# Work required
Rewrite every line of the entries below as a numbered list, leaving out the blank lines.

**** Data excerpts

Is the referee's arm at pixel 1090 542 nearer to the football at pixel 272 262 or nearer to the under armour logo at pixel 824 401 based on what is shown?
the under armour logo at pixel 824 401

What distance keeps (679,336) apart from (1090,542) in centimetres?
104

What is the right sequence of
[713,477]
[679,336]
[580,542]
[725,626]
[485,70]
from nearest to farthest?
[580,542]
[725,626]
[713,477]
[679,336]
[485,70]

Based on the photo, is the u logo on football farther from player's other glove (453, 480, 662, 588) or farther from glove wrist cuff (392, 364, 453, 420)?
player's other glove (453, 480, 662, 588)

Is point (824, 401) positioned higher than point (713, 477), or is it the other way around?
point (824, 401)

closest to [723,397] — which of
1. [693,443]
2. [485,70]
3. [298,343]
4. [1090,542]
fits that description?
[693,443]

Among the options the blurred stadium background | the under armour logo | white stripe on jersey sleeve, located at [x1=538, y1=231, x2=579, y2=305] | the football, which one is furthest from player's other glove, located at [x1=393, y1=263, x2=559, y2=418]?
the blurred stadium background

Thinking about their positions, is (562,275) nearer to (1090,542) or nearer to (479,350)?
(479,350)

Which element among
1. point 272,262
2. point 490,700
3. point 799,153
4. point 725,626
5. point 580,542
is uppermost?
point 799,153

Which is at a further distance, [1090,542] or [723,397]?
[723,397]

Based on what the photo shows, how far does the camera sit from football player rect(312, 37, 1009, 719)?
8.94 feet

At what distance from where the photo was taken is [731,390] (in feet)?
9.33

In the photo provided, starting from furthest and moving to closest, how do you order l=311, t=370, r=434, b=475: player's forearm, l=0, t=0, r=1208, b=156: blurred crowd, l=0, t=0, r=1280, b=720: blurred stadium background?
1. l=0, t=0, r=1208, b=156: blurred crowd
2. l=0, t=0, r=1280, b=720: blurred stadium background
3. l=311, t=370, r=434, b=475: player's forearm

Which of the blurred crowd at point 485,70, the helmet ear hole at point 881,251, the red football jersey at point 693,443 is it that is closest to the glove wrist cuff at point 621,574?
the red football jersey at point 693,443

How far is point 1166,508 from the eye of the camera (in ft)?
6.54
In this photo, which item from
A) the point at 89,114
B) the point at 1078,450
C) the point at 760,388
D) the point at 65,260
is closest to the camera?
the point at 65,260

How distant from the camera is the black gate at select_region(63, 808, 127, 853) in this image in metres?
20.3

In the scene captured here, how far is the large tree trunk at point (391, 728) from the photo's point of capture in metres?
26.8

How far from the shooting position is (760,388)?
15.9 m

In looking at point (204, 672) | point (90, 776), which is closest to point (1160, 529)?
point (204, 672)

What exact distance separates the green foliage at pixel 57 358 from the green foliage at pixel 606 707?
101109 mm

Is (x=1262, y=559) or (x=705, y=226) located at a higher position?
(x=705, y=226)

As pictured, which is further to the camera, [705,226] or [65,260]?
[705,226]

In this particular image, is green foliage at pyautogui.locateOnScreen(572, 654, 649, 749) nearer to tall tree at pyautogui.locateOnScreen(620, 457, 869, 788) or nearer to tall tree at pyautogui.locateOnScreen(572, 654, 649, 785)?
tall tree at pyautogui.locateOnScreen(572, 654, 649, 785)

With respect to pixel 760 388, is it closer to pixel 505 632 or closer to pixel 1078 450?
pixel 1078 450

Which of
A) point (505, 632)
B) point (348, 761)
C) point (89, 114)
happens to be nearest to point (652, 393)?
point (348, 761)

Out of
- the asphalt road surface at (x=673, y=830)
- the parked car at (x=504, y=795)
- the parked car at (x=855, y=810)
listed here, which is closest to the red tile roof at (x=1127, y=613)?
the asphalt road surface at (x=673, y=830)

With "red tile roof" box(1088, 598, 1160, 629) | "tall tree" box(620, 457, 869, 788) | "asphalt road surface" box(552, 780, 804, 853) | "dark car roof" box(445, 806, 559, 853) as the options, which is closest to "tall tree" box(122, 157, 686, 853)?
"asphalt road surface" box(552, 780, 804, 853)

********

# Problem solution
1. Is the referee's arm at pixel 1090 542 nearer to the football at pixel 272 262 or nearer to the under armour logo at pixel 824 401 based on what is shown?
2. the under armour logo at pixel 824 401
3. What distance keeps (679,336) apart from (1090,542) in centimetres?
4. 104
5. What is the right sequence of
6. [713,477]
7. [679,336]
8. [580,542]
9. [725,626]
10. [485,70]
11. from nearest to farthest?
12. [580,542]
13. [725,626]
14. [713,477]
15. [679,336]
16. [485,70]
17. Based on the photo, is the u logo on football farther from player's other glove (453, 480, 662, 588) or farther from glove wrist cuff (392, 364, 453, 420)?
18. player's other glove (453, 480, 662, 588)
19. Is point (824, 401) positioned higher than point (713, 477), or is it the other way around?
20. point (824, 401)
21. closest to [723,397] — which of
22. 1. [693,443]
23. 2. [485,70]
24. 3. [298,343]
25. 4. [1090,542]
26. fits that description?
27. [693,443]
28. Among the options the blurred stadium background | the under armour logo | white stripe on jersey sleeve, located at [x1=538, y1=231, x2=579, y2=305] | the football, which one is furthest from player's other glove, located at [x1=393, y1=263, x2=559, y2=418]?
29. the blurred stadium background
30. Thinking about their positions, is (562,275) nearer to (1090,542) or nearer to (479,350)?
31. (479,350)
32. Which element among
33. 1. point 272,262
34. 2. point 490,700
35. 3. point 799,153
36. 4. point 725,626
37. 5. point 580,542
38. is uppermost?
39. point 799,153
40. Which is at a further distance, [1090,542] or [723,397]?
41. [723,397]
42. Based on what the photo shows, how far does the camera sit from football player rect(312, 37, 1009, 719)?
43. 8.94 feet
44. At what distance from where the photo was taken is [731,390] (in feet)?
45. 9.33
46. In the photo provided, starting from furthest and moving to closest, how do you order l=311, t=370, r=434, b=475: player's forearm, l=0, t=0, r=1208, b=156: blurred crowd, l=0, t=0, r=1280, b=720: blurred stadium background?
47. 1. l=0, t=0, r=1208, b=156: blurred crowd
48. 2. l=0, t=0, r=1280, b=720: blurred stadium background
49. 3. l=311, t=370, r=434, b=475: player's forearm
50. Which of the blurred crowd at point 485,70, the helmet ear hole at point 881,251, the red football jersey at point 693,443 is it that is closest to the glove wrist cuff at point 621,574?
51. the red football jersey at point 693,443
52. How far is point 1166,508 from the eye of the camera (in ft)?
53. 6.54
54. In this photo, which item from
55. A) the point at 89,114
56. B) the point at 1078,450
57. C) the point at 760,388
58. D) the point at 65,260
59. is closest to the camera?
60. the point at 65,260
61. How distant from the camera is the black gate at select_region(63, 808, 127, 853) in this image in metres?
62. 20.3
63. In the scene captured here, how far is the large tree trunk at point (391, 728) from the photo's point of capture in metres?
64. 26.8
65. How far from the shooting position is (760,388)?
66. 15.9 m
67. In looking at point (204, 672) | point (90, 776), which is closest to point (1160, 529)?
68. point (204, 672)
69. What exact distance separates the green foliage at pixel 57 358 from the green foliage at pixel 606 707?
70. 101109 mm
71. Is (x=1262, y=559) or (x=705, y=226) located at a higher position?
72. (x=705, y=226)
73. As pictured, which is further to the camera, [705,226] or [65,260]?
74. [705,226]
75. In this particular image, is green foliage at pyautogui.locateOnScreen(572, 654, 649, 749) nearer to tall tree at pyautogui.locateOnScreen(620, 457, 869, 788) or nearer to tall tree at pyautogui.locateOnScreen(572, 654, 649, 785)?
76. tall tree at pyautogui.locateOnScreen(572, 654, 649, 785)
77. With respect to pixel 760 388, is it closer to pixel 505 632 or closer to pixel 1078 450?
78. pixel 1078 450
79. Which of
80. A) point (505, 632)
81. B) point (348, 761)
82. C) point (89, 114)
83. happens to be nearest to point (652, 393)?
84. point (348, 761)
85. Out of
86. - the asphalt road surface at (x=673, y=830)
87. - the parked car at (x=504, y=795)
88. - the parked car at (x=855, y=810)
89. listed here, which is closest to the red tile roof at (x=1127, y=613)?
90. the asphalt road surface at (x=673, y=830)
91. With "red tile roof" box(1088, 598, 1160, 629) | "tall tree" box(620, 457, 869, 788) | "asphalt road surface" box(552, 780, 804, 853) | "dark car roof" box(445, 806, 559, 853) as the options, which is closest to "tall tree" box(122, 157, 686, 853)?
92. "asphalt road surface" box(552, 780, 804, 853)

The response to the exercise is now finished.